This paper investigates the hyperfine interaction between charge carriers (electrons and holes) and the nuclear spin system in methylammonium lead iodide (MAPbI₃) single crystals by means of optical orientation experiments. Circularly polarized continuous‑wave Ti:Sapphire laser light (photon energy 1.722 eV, above the band gap of 1.652 eV) is used to generate spin‑polarized electrons and holes at cryogenic temperatures (1.6 K–15 K). The helicity of the excitation is either modulated at 400 kHz (σ⁺/σ⁻) or kept constant (σ⁺) to probe two complementary magnetic‑field effects: the Hanle effect in Voigt geometry (magnetic field perpendicular to the light propagation direction) and the polarization‑recovery (PR) effect in Faraday geometry (field parallel to the light propagation direction).

In the Hanle configuration the optically induced spin polarization precesses about the transverse magnetic field, leading to a Lorentzian decrease of the measured circular polarization degree P_oo as a function of field strength. In the PR configuration the longitudinal field suppresses spin dephasing caused by random hyperfine fields, resulting in a Lorentzian increase of P_oo with field. Both effects are fitted with a sum of three Lorentzian contributions, which the authors assign to (i) strongly localized holes, (ii) localized electrons, and (iii) weakly localized holes. The half‑width at half‑maximum (HWHM) values extracted from the fits are approximately 37 mT for the strongly localized holes, 9 mT for the electrons, and 0.5 mT for the weakly localized holes. These widths directly reflect the magnitude of the nuclear‑spin fluctuations experienced by each carrier type; a larger width corresponds to a smaller number of nuclei within the carrier’s localization volume.
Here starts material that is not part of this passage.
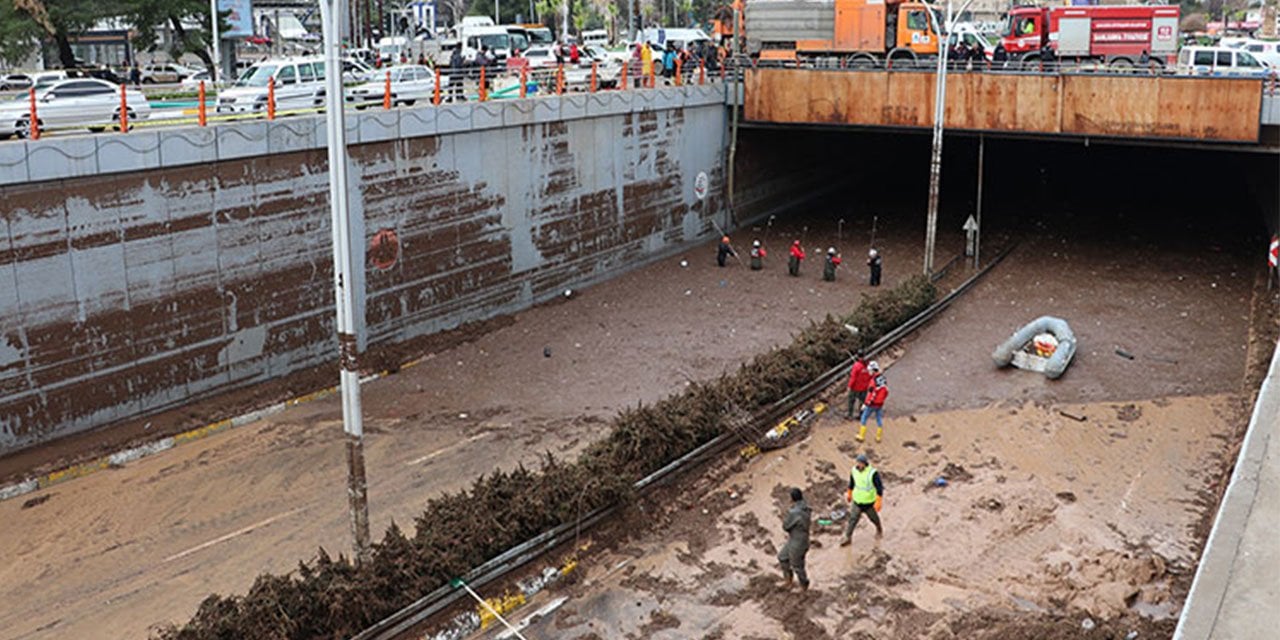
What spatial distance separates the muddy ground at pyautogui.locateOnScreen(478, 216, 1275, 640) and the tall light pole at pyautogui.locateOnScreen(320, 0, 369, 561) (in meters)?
2.76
The hyperfine coupling in MAPbI₃ is dominated by the ^207Pb nuclei (I = ½) for holes, while electrons couple to both ^207Pb and ^127I (I = 5/2). By combining the measured HWHM values with the known g‑factors (g_h ≈ ‑0.54 for holes, g_e ≈ ‑1.5 for electrons) the authors estimate the effective number of nuclei interacting with each carrier. Dynamic nuclear polarization (DNP) experiments reveal Overhauser fields of +5 mT acting on electrons and –30 mT acting on holes, confirming that holes generate a substantially larger nuclear polarization, consistent with their stronger hyperfine coupling to ^207Pb.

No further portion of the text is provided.